(Tekst):

De rechtbank is – met de officier van justitie en de raadsman – van oordeel dat het handelen van de verdachte niet gekwalificeerd kan worden als een poging tot doodslag, nu het bewijs ontbreekt voor de opzet daartoe.
Het handelen van de verdachte kan wel gekwalificeerd worden als een bedreiging. De verdachte heeft immers verklaard dat hij heeft geschoten omdat hij personen die in de omgeving van zijn woning aanwezig waren, wilde afschrikken, hetgeen volle opzet op bedreiging van die personen oplevert.
Voorts heeft de verdachte met zijn handelen willens en wetens de aanmerkelijke kans aanvaard dat de omwonenden in het flatgebouw tegenover zijn woning zich bedreigd zouden voelen door zijn handelen. Dat de omwonenden zich daadwerkelijk bedreigd hebben gevoeld, blijkt uit de verklaringen van [getuige 1] en [getuige 2] . De verdachte heeft ook verklaard dat hij zich kan voorstellen dat de bewoners in het flatgebouw zijn geschrokken door zijn handelen. Het handelen van de verdachte is voorts van dien aard en onder zodanige omstandigheden geschied dat bij mensen in het algemeen de redelijke vrees kan ontstaan dat zij het leven zouden verliezen. Ook hier is derhalve sprake van opzet, in voorwaardelijke vorm.

(Maak het volgende):
A – Beantwoord deze vragen over de tekst, elk op een eigen regel:
(i) Welke kwalificatie van het handelen van de verdachte wijst de rechtbank af?
(ii) Waarom heeft de verdachte volgens zijn eigen verklaring geschoten?
(iii) Uit welke verklaringen blijkt dat de omwonenden zich daadwerkelijk bedreigd hebben gevoeld?
B – Stemmen deze beweringen overeen met de tekst? Antwoord bij elke bewering met ja of nee en citeer de woorden uit de tekst die de doorslag geven.
(i) De officier van justitie vond dat het handelen een poging tot doodslag was.
(ii) De verdachte heeft verklaard dat hij zich kan voorstellen dat de bewoners in het flatgebouw zijn geschrokken.
(iii) Volgens de rechtbank was de opzet ten aanzien van de omwonenden voorwaardelijk.
De regels zijn hiervoor niet nodig.

(Aangeleverde regels):

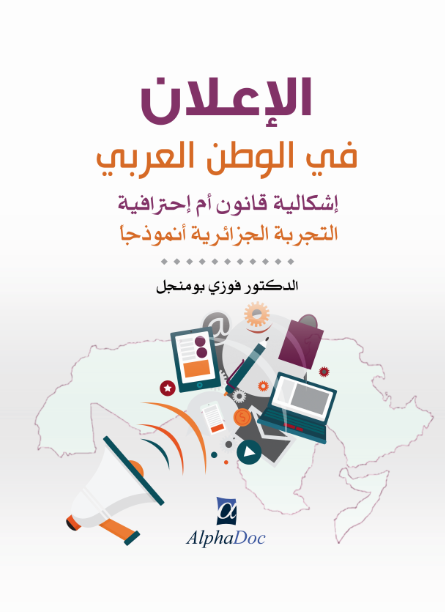 الإعلان
في الوطن العربي
إشكالية قانون أم إحترافية
التجربة الجزائرية أنموذجاً

الدكتور فوزي بومنجل

AlphaDoc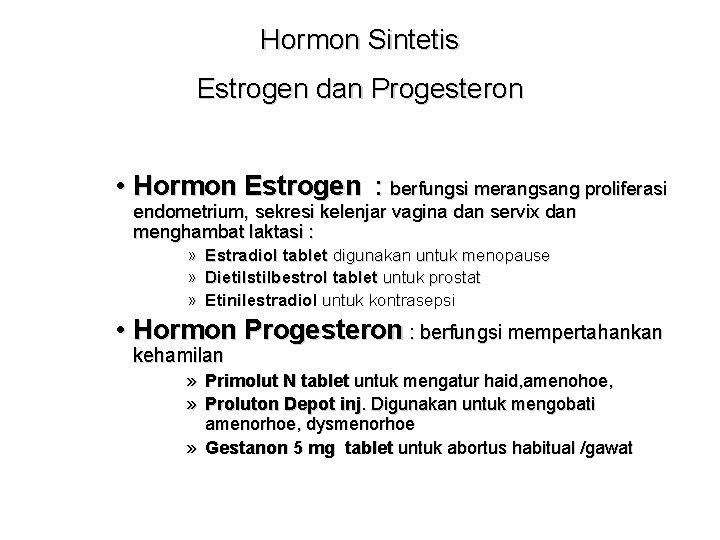 Hormon Sintetis

Estrogen dan Progesteron

• Hormon Estrogen : berfungsi merangsang proliferasi endometrium, sekresi kelenjar vagina dan servix dan menghambat laktasi :

» Estradiol tablet digunakan untuk menopause
» Dietilstilbestrol tablet untuk prostat
» Etinilestradiol untuk kontrasepsi

• Hormon Progesteron : berfungsi mempertahankan kehamilan

» Primolut N tablet untuk mengatur haid,amenohoe,
» Proluton Depot inj. Digunakan untuk mengobati amenorhoe, dysmenorhoe
» Gestanon 5 mg tablet untuk abortus habitual /gawat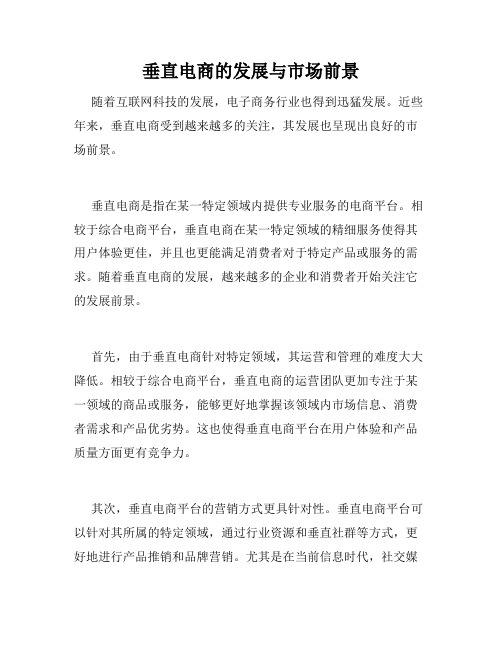 垂直电商的发展与市场前景

随着互联网科技的发展，电子商务行业也得到迅猛发展。近些年来，垂直电商受到越来越多的关注，其发展也呈现出良好的市场前景。

垂直电商是指在某一特定领域内提供专业服务的电商平台。相较于综合电商平台，垂直电商在某一特定领域的精细服务使得其用户体验更佳，并且也更能满足消费者对于特定产品或服务的需求。随着垂直电商的发展，越来越多的企业和消费者开始关注它的发展前景。

首先，由于垂直电商针对特定领域，其运营和管理的难度大大降低。相较于综合电商平台，垂直电商的运营团队更加专注于某一领域的商品或服务，能够更好地掌握该领域内市场信息、消费者需求和产品优劣势。这也使得垂直电商平台在用户体验和产品质量方面更有竞争力。

其次，垂直电商平台的营销方式更具针对性。垂直电商平台可以针对其所属的特定领域，通过行业资源和垂直社群等方式，更好地进行产品推销和品牌营销。尤其是在当前信息时代，社交媒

(Antwoorden op volgorde):
A –
(i) De rechtbank wijst de kwalificatie als poging tot doodslag af.
(ii) Hij wilde personen die in de omgeving van zijn woning aanwezig waren afschrikken.
(iii) Dat blijkt uit de verklaringen van [getuige 1] en [getuige 2].

B –
(i) Nee: "De rechtbank is – met de officier van justitie en de raadsman – van oordeel dat het handelen van de verdachte niet gekwalificeerd kan worden als een poging tot doodslag"
(ii) Ja: "De verdachte heeft ook verklaard dat hij zich kan voorstellen dat de bewoners in het flatgebouw zijn geschrokken door zijn handelen."
(iii) Ja: "Ook hier is derhalve sprake van opzet, in voorwaardelijke vorm."